◆ Request ◆
Repeat exactly the stretch of lines that starts with the one containing "Which option from" and ends with the last line of the material. Leave out pictures.

↓

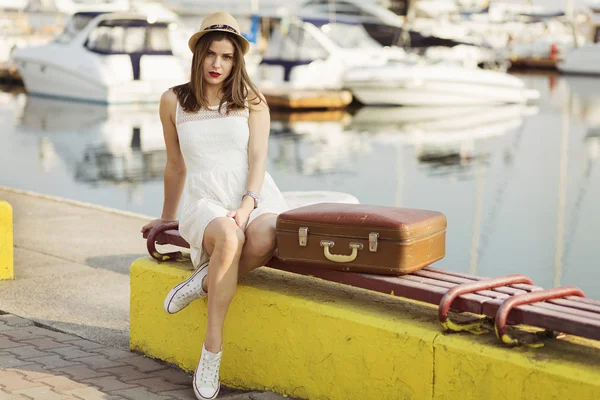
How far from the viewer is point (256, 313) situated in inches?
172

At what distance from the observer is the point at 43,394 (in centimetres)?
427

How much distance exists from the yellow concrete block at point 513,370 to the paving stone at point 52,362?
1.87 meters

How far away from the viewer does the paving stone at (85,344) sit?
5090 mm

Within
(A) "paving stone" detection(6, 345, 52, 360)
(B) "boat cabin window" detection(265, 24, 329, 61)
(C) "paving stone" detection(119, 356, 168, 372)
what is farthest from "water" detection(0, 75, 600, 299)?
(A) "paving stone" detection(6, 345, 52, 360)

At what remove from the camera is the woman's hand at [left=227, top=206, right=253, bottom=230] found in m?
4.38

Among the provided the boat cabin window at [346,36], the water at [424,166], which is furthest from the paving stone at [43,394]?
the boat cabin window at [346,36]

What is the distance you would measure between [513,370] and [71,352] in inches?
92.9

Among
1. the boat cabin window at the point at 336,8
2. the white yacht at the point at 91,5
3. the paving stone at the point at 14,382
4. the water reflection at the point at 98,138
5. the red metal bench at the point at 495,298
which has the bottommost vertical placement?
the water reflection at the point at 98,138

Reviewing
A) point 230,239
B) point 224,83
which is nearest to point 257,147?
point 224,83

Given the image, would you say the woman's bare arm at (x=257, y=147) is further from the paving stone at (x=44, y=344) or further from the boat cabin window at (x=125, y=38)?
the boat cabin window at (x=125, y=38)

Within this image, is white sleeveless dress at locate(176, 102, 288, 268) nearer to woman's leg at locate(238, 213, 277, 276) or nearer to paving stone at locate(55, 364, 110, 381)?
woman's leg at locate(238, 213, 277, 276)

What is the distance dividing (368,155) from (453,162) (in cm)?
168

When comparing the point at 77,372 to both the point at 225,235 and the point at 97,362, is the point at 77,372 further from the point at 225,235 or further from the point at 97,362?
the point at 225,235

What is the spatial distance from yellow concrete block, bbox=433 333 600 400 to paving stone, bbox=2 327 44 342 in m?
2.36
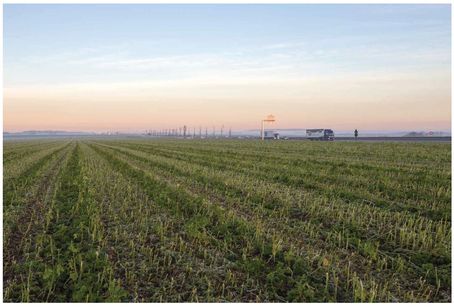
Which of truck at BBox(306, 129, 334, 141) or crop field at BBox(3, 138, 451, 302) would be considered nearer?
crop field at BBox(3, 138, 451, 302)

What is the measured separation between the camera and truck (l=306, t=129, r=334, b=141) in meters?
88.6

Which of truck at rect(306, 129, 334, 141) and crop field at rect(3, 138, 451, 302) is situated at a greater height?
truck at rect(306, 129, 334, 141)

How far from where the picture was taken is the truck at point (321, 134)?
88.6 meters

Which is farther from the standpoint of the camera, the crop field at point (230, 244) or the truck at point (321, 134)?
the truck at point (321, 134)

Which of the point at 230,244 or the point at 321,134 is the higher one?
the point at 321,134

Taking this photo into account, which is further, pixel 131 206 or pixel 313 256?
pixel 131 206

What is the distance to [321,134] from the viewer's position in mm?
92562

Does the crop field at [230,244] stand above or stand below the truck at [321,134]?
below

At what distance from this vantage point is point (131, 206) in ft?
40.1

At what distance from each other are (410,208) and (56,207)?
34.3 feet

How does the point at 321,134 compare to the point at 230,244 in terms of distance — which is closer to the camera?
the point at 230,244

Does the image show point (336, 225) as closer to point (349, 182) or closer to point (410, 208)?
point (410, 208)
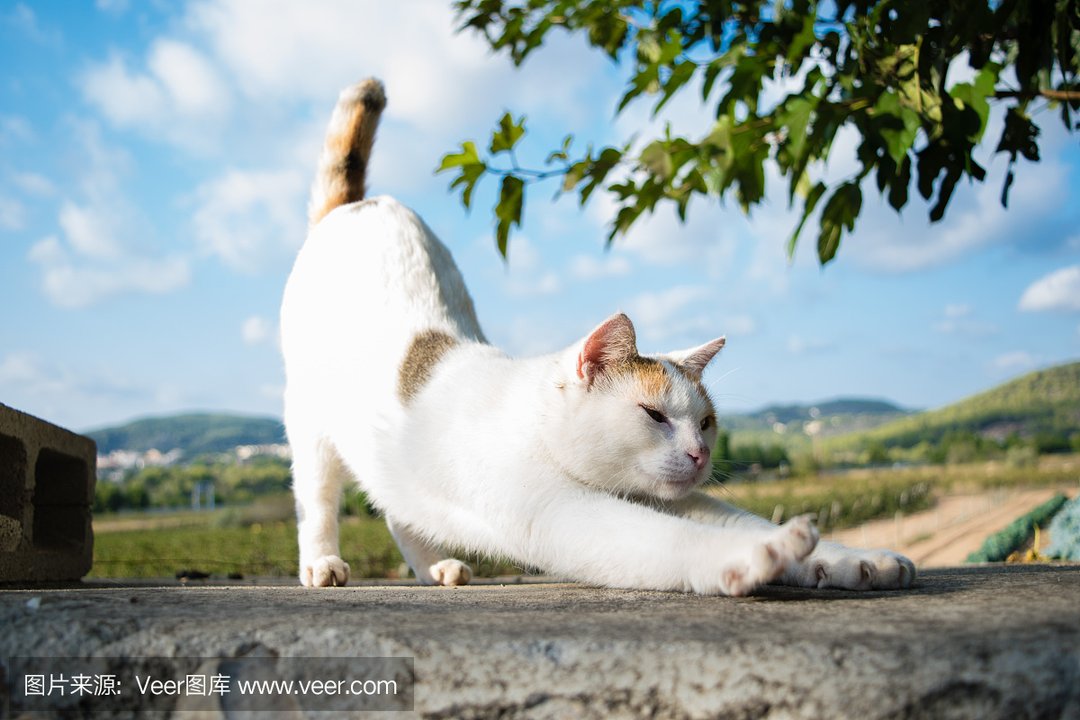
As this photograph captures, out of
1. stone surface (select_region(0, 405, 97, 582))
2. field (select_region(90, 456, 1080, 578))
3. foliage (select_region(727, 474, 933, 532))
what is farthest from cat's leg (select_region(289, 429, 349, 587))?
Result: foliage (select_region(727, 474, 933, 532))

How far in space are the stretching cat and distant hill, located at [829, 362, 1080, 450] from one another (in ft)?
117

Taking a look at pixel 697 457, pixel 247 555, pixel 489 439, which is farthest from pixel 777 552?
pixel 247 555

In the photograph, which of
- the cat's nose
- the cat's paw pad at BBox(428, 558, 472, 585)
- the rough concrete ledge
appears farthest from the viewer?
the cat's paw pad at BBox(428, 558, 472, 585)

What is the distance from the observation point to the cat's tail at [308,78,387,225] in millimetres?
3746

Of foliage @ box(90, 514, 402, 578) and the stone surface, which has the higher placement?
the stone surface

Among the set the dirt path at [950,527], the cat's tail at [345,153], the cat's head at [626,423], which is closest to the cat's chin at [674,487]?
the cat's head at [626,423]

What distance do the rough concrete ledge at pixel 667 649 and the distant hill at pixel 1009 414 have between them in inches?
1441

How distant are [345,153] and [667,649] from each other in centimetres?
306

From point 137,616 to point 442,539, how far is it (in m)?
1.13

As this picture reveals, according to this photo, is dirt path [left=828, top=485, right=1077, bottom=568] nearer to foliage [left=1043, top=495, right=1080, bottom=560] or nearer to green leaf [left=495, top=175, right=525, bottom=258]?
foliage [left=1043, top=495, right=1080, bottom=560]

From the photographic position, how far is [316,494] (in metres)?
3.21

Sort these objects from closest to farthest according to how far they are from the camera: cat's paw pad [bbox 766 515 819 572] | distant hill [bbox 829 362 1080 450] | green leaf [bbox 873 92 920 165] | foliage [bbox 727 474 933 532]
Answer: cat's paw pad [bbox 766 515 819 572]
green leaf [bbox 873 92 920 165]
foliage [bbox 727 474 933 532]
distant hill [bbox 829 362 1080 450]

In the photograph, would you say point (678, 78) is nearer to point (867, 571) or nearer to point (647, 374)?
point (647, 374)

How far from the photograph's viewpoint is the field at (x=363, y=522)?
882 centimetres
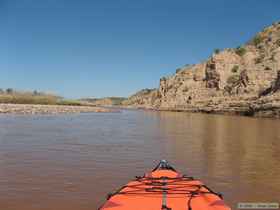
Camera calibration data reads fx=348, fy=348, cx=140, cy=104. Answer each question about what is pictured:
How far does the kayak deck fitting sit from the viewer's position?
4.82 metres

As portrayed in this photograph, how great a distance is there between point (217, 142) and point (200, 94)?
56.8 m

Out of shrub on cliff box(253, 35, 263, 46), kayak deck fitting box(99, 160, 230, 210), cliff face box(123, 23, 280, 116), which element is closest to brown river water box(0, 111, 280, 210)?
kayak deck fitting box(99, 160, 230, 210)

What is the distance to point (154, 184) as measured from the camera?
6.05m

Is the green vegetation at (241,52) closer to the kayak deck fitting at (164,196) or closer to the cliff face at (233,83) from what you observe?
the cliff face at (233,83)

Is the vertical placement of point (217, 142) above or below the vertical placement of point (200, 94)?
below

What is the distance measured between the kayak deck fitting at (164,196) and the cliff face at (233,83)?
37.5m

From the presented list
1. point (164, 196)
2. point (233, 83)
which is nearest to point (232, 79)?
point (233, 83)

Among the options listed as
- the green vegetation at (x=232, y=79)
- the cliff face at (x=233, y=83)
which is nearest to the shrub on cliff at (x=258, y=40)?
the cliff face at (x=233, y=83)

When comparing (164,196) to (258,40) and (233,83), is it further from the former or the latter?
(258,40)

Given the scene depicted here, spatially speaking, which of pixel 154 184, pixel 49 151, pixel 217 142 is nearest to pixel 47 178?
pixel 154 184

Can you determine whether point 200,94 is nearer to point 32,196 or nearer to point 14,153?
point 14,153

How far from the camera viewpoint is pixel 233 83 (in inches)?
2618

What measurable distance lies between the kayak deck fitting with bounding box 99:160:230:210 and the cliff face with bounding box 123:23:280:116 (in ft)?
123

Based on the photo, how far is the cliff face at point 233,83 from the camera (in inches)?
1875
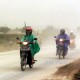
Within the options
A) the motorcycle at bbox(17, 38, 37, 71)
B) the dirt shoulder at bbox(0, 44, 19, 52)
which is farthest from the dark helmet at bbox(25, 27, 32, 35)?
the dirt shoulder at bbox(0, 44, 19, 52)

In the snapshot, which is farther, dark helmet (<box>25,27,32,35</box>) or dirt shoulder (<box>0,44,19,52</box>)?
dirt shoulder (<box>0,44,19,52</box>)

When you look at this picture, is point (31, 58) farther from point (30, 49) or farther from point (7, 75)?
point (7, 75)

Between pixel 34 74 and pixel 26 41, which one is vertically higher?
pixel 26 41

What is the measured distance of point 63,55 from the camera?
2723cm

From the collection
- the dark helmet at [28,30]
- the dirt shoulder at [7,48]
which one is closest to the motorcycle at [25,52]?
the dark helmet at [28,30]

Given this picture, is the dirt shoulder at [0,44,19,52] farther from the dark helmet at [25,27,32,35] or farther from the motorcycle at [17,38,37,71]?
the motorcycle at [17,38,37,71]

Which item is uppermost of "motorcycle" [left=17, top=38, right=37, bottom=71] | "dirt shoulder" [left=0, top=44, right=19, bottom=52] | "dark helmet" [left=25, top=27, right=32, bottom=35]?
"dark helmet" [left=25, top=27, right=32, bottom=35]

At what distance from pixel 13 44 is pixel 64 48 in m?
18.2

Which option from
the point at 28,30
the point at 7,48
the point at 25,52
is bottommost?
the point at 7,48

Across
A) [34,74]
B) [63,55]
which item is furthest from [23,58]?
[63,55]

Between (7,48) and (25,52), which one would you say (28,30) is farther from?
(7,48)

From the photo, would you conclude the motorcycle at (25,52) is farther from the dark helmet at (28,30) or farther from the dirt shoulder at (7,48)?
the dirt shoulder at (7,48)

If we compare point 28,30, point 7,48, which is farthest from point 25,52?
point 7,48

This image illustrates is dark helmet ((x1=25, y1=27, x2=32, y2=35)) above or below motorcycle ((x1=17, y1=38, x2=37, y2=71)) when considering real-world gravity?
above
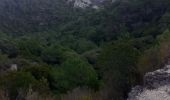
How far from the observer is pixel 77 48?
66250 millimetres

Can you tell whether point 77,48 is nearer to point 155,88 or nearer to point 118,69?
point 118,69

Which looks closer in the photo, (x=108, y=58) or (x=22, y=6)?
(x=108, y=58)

↑

◆ Response below ◆
Which option from
the point at 28,30
the point at 7,48
the point at 25,52
is bottommost?
the point at 7,48

Across
A) [34,74]
B) [63,55]
which item is furthest from [23,58]?
[63,55]

Between (7,48) and (25,52), which one would you say (28,30) is farther from?
(7,48)

From the photo, would you conclude the motorcycle at (25,52) is farther from the dark helmet at (28,30) or farther from the dirt shoulder at (7,48)?
the dirt shoulder at (7,48)

If we compare point 28,30, point 7,48, which is farthest from point 25,52?
point 7,48

This image illustrates is dark helmet ((x1=25, y1=27, x2=32, y2=35)) above or below motorcycle ((x1=17, y1=38, x2=37, y2=71)) when considering real-world gravity?
above
How far from the observer is pixel 77 48?
66250 millimetres

Can you tell whether point 77,48 is nearer to point 155,88 or nearer to point 118,69?
point 118,69

Which looks closer in the photo, (x=108, y=58) or (x=22, y=6)?
(x=108, y=58)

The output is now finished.